I'm not trying to call anyone a liar but I've seen this around before and haven't been able to find any proof.  Is there some EPA website that spells this out?  If it is true that sucks, but there are plenty of other good engines out there.  Surplus Center every so often offers a 14HP rebadged Perkins engine (the last time it was wearing Caterpillar yellow) for about $600.  I'm sure it would do just fine with one of those low tech Chinese generators.  I'm contemplating building in a similar "doomsday" setup when we finally build a home.  I want to take it a bit further with at least a 1000 gallon tank filled with a mixture of waste vegetable oil, #2 fuel oil, and whatever else I can get my hands on for free (drain oil, used transmission fluid, etc...).  I already run my truck on waste vegetable oil via a heated fuel system, so it wouldn't be very hard to rig up a stationary manually controlled heated system for a small diesel genset.


----------



## wolfram (Dec 10, 2009)

Check out this current EPA form:

EPA Import Form concerning diesel engines

It is nearly impossible to decipher clearly.  Whether or not small lister-types for gensets are allowed to be imported legally (to the USA) is anyone's guess.  There used to be an exemption for small engines and that exemption appears to be absent now.  Perhaps there is an expert around that could help us.


----------



## btuser (Dec 11, 2009)

I'm thinking I'm going to be right back where I started ( with a small gas-powered portable) by the time I'm done.  After some consideration I don't think I need 15,000 watts and I don't like the idea of burning 1gal/hr when my continuous use would be right along 2000-3000 watts.  I don't need to run an electric dryer or all 4 of my burners + oven when grid power is out.  For a large genset like that propane and diesel are really the only two viable options (it seems) because of the need to have a large amount of fuel to power them.    They also are not kind to well pump motors when governed, or any electronic equipment or compressors for that matter so I'm always weary about using that feature to save fuel.   

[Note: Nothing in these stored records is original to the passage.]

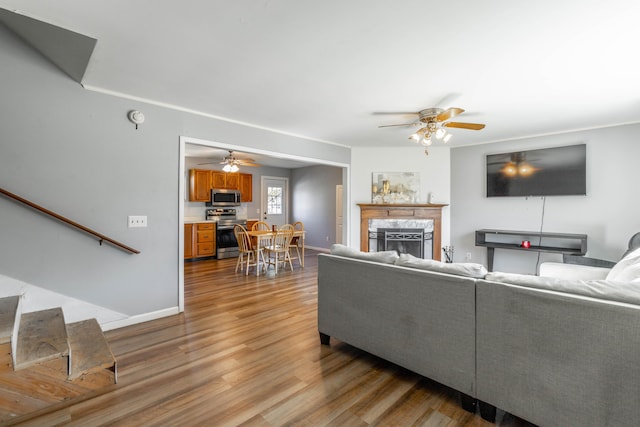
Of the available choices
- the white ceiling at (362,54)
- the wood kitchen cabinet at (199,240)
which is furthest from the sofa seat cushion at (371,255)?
the wood kitchen cabinet at (199,240)

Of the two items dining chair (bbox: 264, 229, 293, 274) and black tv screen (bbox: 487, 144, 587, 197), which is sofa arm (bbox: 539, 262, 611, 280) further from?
dining chair (bbox: 264, 229, 293, 274)

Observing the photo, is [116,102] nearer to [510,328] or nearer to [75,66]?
[75,66]

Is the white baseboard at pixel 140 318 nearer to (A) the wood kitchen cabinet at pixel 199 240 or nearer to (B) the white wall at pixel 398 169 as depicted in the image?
(B) the white wall at pixel 398 169

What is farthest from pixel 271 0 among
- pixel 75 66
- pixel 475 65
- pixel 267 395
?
pixel 267 395

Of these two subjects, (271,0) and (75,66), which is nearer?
(271,0)

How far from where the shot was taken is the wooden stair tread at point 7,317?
1.62 meters

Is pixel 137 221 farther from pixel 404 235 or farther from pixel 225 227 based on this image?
pixel 404 235

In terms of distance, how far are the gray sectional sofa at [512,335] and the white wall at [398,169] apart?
356 centimetres

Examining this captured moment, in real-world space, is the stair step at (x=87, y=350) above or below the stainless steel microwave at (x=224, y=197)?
below

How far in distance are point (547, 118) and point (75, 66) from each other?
513 centimetres

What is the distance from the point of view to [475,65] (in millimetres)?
2430

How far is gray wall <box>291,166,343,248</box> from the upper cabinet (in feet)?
5.03

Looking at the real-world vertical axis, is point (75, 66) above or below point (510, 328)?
above

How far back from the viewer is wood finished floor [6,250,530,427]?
69.0 inches
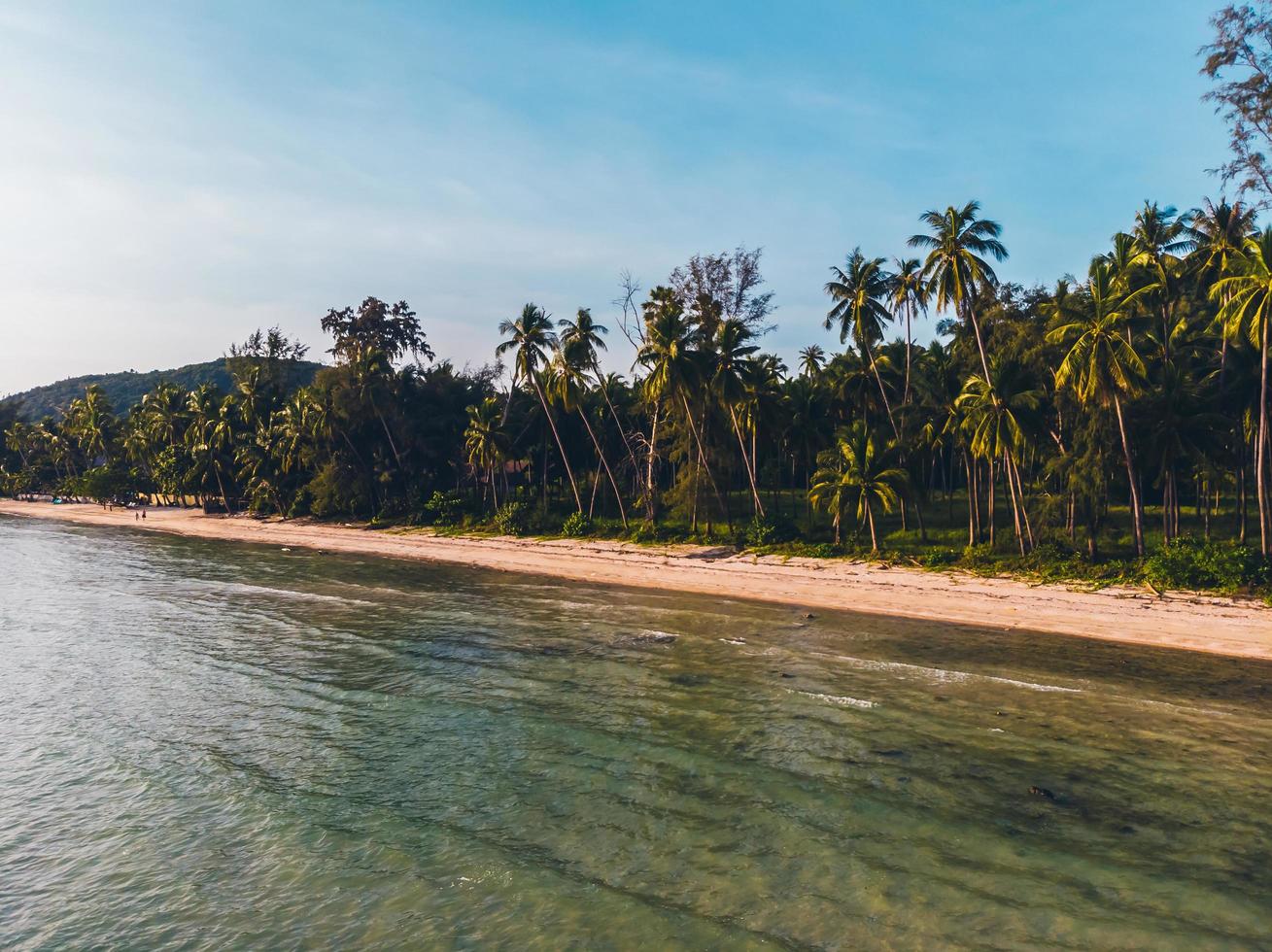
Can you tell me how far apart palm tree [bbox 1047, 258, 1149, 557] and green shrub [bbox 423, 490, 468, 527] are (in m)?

I'd like to get a 12-24v genset, have a battery bank, then step up to house current with an inverter.  This way I could run the generator at full-power (max efficiency) for short times and have good clean power for whatever I need in the house, plus an easy plug-n-play for solar if that becomes feasible.    Of course at this rate I'd be looking at $5K+ just for parts, which would pay for about 10 gas-powered gensets for the next 30 years!


----------